Even if genes play some role in determining I.Q. differences within a population, which Nisbett grants, that implies nothing about average differences between populations. The classic example is corn seed planted on two plots of land, one with rich soil and the other with poor soil. Within each plot, differences in the height of the corn plants are completely genetic. Yet the average difference between the two plots is entirely environmental. Could the same logic explain the disparity in average I.Q. between Americans of European and of African descent? Nisbett thinks so.

 

The racial I.Q. gap, he argues, is “purely environmental.” For one thing, it’s been shrinking: over the last 30 years, the measured I.Q. difference between black and white 12-year-olds has dropped from 15 points to 9.5 points. Among his more direct evidence, Nisbett cites impressive studies in population genetics. African-Americans have on average about 20 percent European genes, largely as a legacy of slavery. But the proportion of European genes ranges widely among individuals, from near zero to more than 80 percent. If the racial gap is mostly genetic, then blacks with more European genes ought to have higher I.Q.’s on average. In fact, they don’t.

Nisbett is similarly skeptical that genetics could account for the intellectual prowess of Ashkenazi Jews, whose average I.Q. measures somewhere between 110 and 115. As for the alleged I.Q. superiority of East Asians over American whites, that turns out to be an artifact of sloppy comparisons; when I.Q. tests are properly normed, Americans actually score slightly higher than East Asians.

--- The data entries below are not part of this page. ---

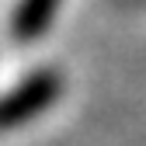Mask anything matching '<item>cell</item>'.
<instances>
[{"mask_svg": "<svg viewBox=\"0 0 146 146\" xmlns=\"http://www.w3.org/2000/svg\"><path fill=\"white\" fill-rule=\"evenodd\" d=\"M59 90H63V80H59L56 70H38L28 80H21L14 90H7L0 98V132L17 129V125L31 122L35 115L49 111L56 104Z\"/></svg>", "mask_w": 146, "mask_h": 146, "instance_id": "obj_1", "label": "cell"}, {"mask_svg": "<svg viewBox=\"0 0 146 146\" xmlns=\"http://www.w3.org/2000/svg\"><path fill=\"white\" fill-rule=\"evenodd\" d=\"M56 11H59V0H21L17 11H14L11 31L21 42H31L35 35H42L52 25V14H56Z\"/></svg>", "mask_w": 146, "mask_h": 146, "instance_id": "obj_2", "label": "cell"}]
</instances>
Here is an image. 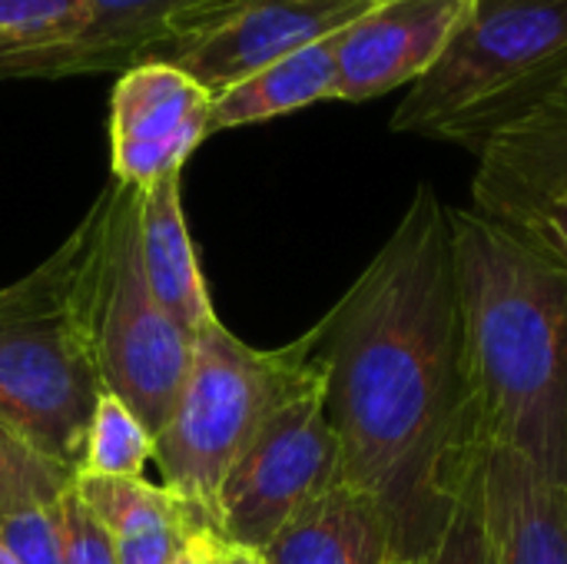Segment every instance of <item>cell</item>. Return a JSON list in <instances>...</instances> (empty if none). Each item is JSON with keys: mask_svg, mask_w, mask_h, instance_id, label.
<instances>
[{"mask_svg": "<svg viewBox=\"0 0 567 564\" xmlns=\"http://www.w3.org/2000/svg\"><path fill=\"white\" fill-rule=\"evenodd\" d=\"M312 332L342 482L379 505L395 562H425L488 452L449 206L429 183Z\"/></svg>", "mask_w": 567, "mask_h": 564, "instance_id": "1", "label": "cell"}, {"mask_svg": "<svg viewBox=\"0 0 567 564\" xmlns=\"http://www.w3.org/2000/svg\"><path fill=\"white\" fill-rule=\"evenodd\" d=\"M449 223L485 442L567 485V269L478 209L449 206Z\"/></svg>", "mask_w": 567, "mask_h": 564, "instance_id": "2", "label": "cell"}, {"mask_svg": "<svg viewBox=\"0 0 567 564\" xmlns=\"http://www.w3.org/2000/svg\"><path fill=\"white\" fill-rule=\"evenodd\" d=\"M110 193L63 246L0 289V422L50 462L80 472L100 372V286Z\"/></svg>", "mask_w": 567, "mask_h": 564, "instance_id": "3", "label": "cell"}, {"mask_svg": "<svg viewBox=\"0 0 567 564\" xmlns=\"http://www.w3.org/2000/svg\"><path fill=\"white\" fill-rule=\"evenodd\" d=\"M567 73V0H475L465 23L409 86L392 130L472 150Z\"/></svg>", "mask_w": 567, "mask_h": 564, "instance_id": "4", "label": "cell"}, {"mask_svg": "<svg viewBox=\"0 0 567 564\" xmlns=\"http://www.w3.org/2000/svg\"><path fill=\"white\" fill-rule=\"evenodd\" d=\"M316 332L282 349H252L219 316L196 332L193 369L173 419L153 439L163 489L176 495L213 535L219 492L266 416L312 372Z\"/></svg>", "mask_w": 567, "mask_h": 564, "instance_id": "5", "label": "cell"}, {"mask_svg": "<svg viewBox=\"0 0 567 564\" xmlns=\"http://www.w3.org/2000/svg\"><path fill=\"white\" fill-rule=\"evenodd\" d=\"M106 259L100 286V372L156 439L176 412L193 369L196 339L186 336L156 302L140 246L143 186L110 183Z\"/></svg>", "mask_w": 567, "mask_h": 564, "instance_id": "6", "label": "cell"}, {"mask_svg": "<svg viewBox=\"0 0 567 564\" xmlns=\"http://www.w3.org/2000/svg\"><path fill=\"white\" fill-rule=\"evenodd\" d=\"M342 479L339 442L326 416V382L312 372L266 416L219 492L216 535L266 552V545L329 485Z\"/></svg>", "mask_w": 567, "mask_h": 564, "instance_id": "7", "label": "cell"}, {"mask_svg": "<svg viewBox=\"0 0 567 564\" xmlns=\"http://www.w3.org/2000/svg\"><path fill=\"white\" fill-rule=\"evenodd\" d=\"M375 3L379 0H229L166 63L189 73L213 96H223L269 63L346 30Z\"/></svg>", "mask_w": 567, "mask_h": 564, "instance_id": "8", "label": "cell"}, {"mask_svg": "<svg viewBox=\"0 0 567 564\" xmlns=\"http://www.w3.org/2000/svg\"><path fill=\"white\" fill-rule=\"evenodd\" d=\"M229 0H86V27L56 47L0 50V80H60L169 60Z\"/></svg>", "mask_w": 567, "mask_h": 564, "instance_id": "9", "label": "cell"}, {"mask_svg": "<svg viewBox=\"0 0 567 564\" xmlns=\"http://www.w3.org/2000/svg\"><path fill=\"white\" fill-rule=\"evenodd\" d=\"M216 96L173 63L150 60L120 73L110 100L113 180L153 186L183 173L189 153L213 133Z\"/></svg>", "mask_w": 567, "mask_h": 564, "instance_id": "10", "label": "cell"}, {"mask_svg": "<svg viewBox=\"0 0 567 564\" xmlns=\"http://www.w3.org/2000/svg\"><path fill=\"white\" fill-rule=\"evenodd\" d=\"M475 0H379L339 33L336 100L365 103L422 80Z\"/></svg>", "mask_w": 567, "mask_h": 564, "instance_id": "11", "label": "cell"}, {"mask_svg": "<svg viewBox=\"0 0 567 564\" xmlns=\"http://www.w3.org/2000/svg\"><path fill=\"white\" fill-rule=\"evenodd\" d=\"M565 193L567 73L482 146L472 180V209L528 229Z\"/></svg>", "mask_w": 567, "mask_h": 564, "instance_id": "12", "label": "cell"}, {"mask_svg": "<svg viewBox=\"0 0 567 564\" xmlns=\"http://www.w3.org/2000/svg\"><path fill=\"white\" fill-rule=\"evenodd\" d=\"M482 479L495 564H567V485L502 449L485 452Z\"/></svg>", "mask_w": 567, "mask_h": 564, "instance_id": "13", "label": "cell"}, {"mask_svg": "<svg viewBox=\"0 0 567 564\" xmlns=\"http://www.w3.org/2000/svg\"><path fill=\"white\" fill-rule=\"evenodd\" d=\"M76 492L113 539L116 564H176L209 532L176 495L143 479L76 475Z\"/></svg>", "mask_w": 567, "mask_h": 564, "instance_id": "14", "label": "cell"}, {"mask_svg": "<svg viewBox=\"0 0 567 564\" xmlns=\"http://www.w3.org/2000/svg\"><path fill=\"white\" fill-rule=\"evenodd\" d=\"M266 564H399L379 505L342 479L316 495L262 552Z\"/></svg>", "mask_w": 567, "mask_h": 564, "instance_id": "15", "label": "cell"}, {"mask_svg": "<svg viewBox=\"0 0 567 564\" xmlns=\"http://www.w3.org/2000/svg\"><path fill=\"white\" fill-rule=\"evenodd\" d=\"M179 176L183 173H169L153 186H143L140 246L146 283L156 302L186 336L196 339V332L216 319V309L209 302V289L203 283L189 226L183 216Z\"/></svg>", "mask_w": 567, "mask_h": 564, "instance_id": "16", "label": "cell"}, {"mask_svg": "<svg viewBox=\"0 0 567 564\" xmlns=\"http://www.w3.org/2000/svg\"><path fill=\"white\" fill-rule=\"evenodd\" d=\"M342 33V30H339ZM339 33L296 50L236 83L213 106V133L229 126L262 123L322 100H336V47Z\"/></svg>", "mask_w": 567, "mask_h": 564, "instance_id": "17", "label": "cell"}, {"mask_svg": "<svg viewBox=\"0 0 567 564\" xmlns=\"http://www.w3.org/2000/svg\"><path fill=\"white\" fill-rule=\"evenodd\" d=\"M153 459L150 429L116 399L103 396L86 432V449L76 475L93 479H143L146 462Z\"/></svg>", "mask_w": 567, "mask_h": 564, "instance_id": "18", "label": "cell"}, {"mask_svg": "<svg viewBox=\"0 0 567 564\" xmlns=\"http://www.w3.org/2000/svg\"><path fill=\"white\" fill-rule=\"evenodd\" d=\"M76 485V472L50 462L0 422V519L27 505H56Z\"/></svg>", "mask_w": 567, "mask_h": 564, "instance_id": "19", "label": "cell"}, {"mask_svg": "<svg viewBox=\"0 0 567 564\" xmlns=\"http://www.w3.org/2000/svg\"><path fill=\"white\" fill-rule=\"evenodd\" d=\"M83 27L86 0H0V50L56 47Z\"/></svg>", "mask_w": 567, "mask_h": 564, "instance_id": "20", "label": "cell"}, {"mask_svg": "<svg viewBox=\"0 0 567 564\" xmlns=\"http://www.w3.org/2000/svg\"><path fill=\"white\" fill-rule=\"evenodd\" d=\"M485 462L462 492L452 522L445 525L439 545L429 552V558L419 564H495V548L485 522Z\"/></svg>", "mask_w": 567, "mask_h": 564, "instance_id": "21", "label": "cell"}, {"mask_svg": "<svg viewBox=\"0 0 567 564\" xmlns=\"http://www.w3.org/2000/svg\"><path fill=\"white\" fill-rule=\"evenodd\" d=\"M63 502V499H60ZM56 505H27L0 519V545L17 564H66L63 519Z\"/></svg>", "mask_w": 567, "mask_h": 564, "instance_id": "22", "label": "cell"}, {"mask_svg": "<svg viewBox=\"0 0 567 564\" xmlns=\"http://www.w3.org/2000/svg\"><path fill=\"white\" fill-rule=\"evenodd\" d=\"M63 519V558L66 564H116V548L103 522L80 499L76 485L60 502Z\"/></svg>", "mask_w": 567, "mask_h": 564, "instance_id": "23", "label": "cell"}, {"mask_svg": "<svg viewBox=\"0 0 567 564\" xmlns=\"http://www.w3.org/2000/svg\"><path fill=\"white\" fill-rule=\"evenodd\" d=\"M528 239H535L555 263H561L567 269V193L561 199H555L538 223H532L528 229H522Z\"/></svg>", "mask_w": 567, "mask_h": 564, "instance_id": "24", "label": "cell"}, {"mask_svg": "<svg viewBox=\"0 0 567 564\" xmlns=\"http://www.w3.org/2000/svg\"><path fill=\"white\" fill-rule=\"evenodd\" d=\"M196 548H199V564H266L262 552L233 545L213 532H199L196 535Z\"/></svg>", "mask_w": 567, "mask_h": 564, "instance_id": "25", "label": "cell"}, {"mask_svg": "<svg viewBox=\"0 0 567 564\" xmlns=\"http://www.w3.org/2000/svg\"><path fill=\"white\" fill-rule=\"evenodd\" d=\"M176 564H199V548H196V539L189 542V548L183 552V558H179Z\"/></svg>", "mask_w": 567, "mask_h": 564, "instance_id": "26", "label": "cell"}, {"mask_svg": "<svg viewBox=\"0 0 567 564\" xmlns=\"http://www.w3.org/2000/svg\"><path fill=\"white\" fill-rule=\"evenodd\" d=\"M0 564H17L13 558H10V552H7L3 545H0Z\"/></svg>", "mask_w": 567, "mask_h": 564, "instance_id": "27", "label": "cell"}]
</instances>
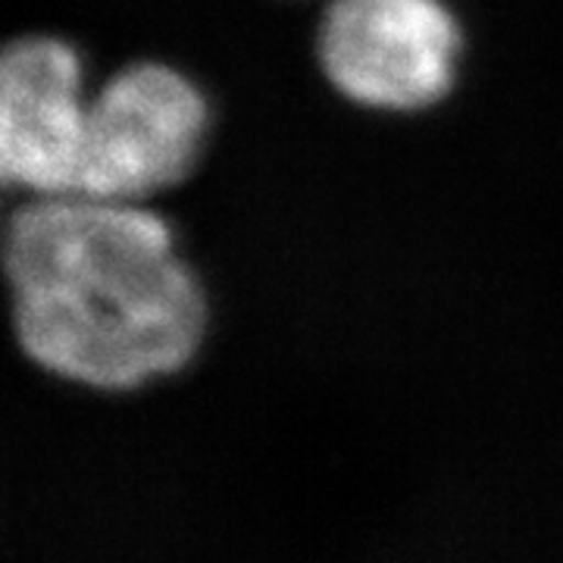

If I.Q. differences are indeed largely environmental, what might help eliminate group disparities? The most dramatic results come from adoption. When poor children are adopted by upper-middle-class families, they show an I.Q. gain of 12 to 16 points.

(hat tip: Sunil)

How Bush Had Nothing To Do With It

In a slightly confused piece on the rapport between Barack Obama and the British Tory leader, David Cameron, we get this nugget from Chris Stirewalt:

George W. Bush famously offered a more compassionate brand of conservatism, but it mostly amounted to allowing Democrats to go ape on domestic spending in order to preserve funding for the Iraq war. The growth of the government under Bush is regarded as a failure, not an intentional departure.

For some reason, I thought the Republicans controlled the Congress, the White House and the Supreme Court for the overwhelming majority of the time Bush was president, and his own budgets were altered not so much in that time. For some reason, I recall that $32 trillion of future unfunded liabilities was added in the Medicare prescription drug act by forcing Republicans to stay up half the night until they signed on the dotted line. But I guess you have to massage history if you are to maintain the fiction that small government conservatism – barely practised even by Reagan – only died at the hands of the left.

Nah: Rove killed it. And it was premeditated murder.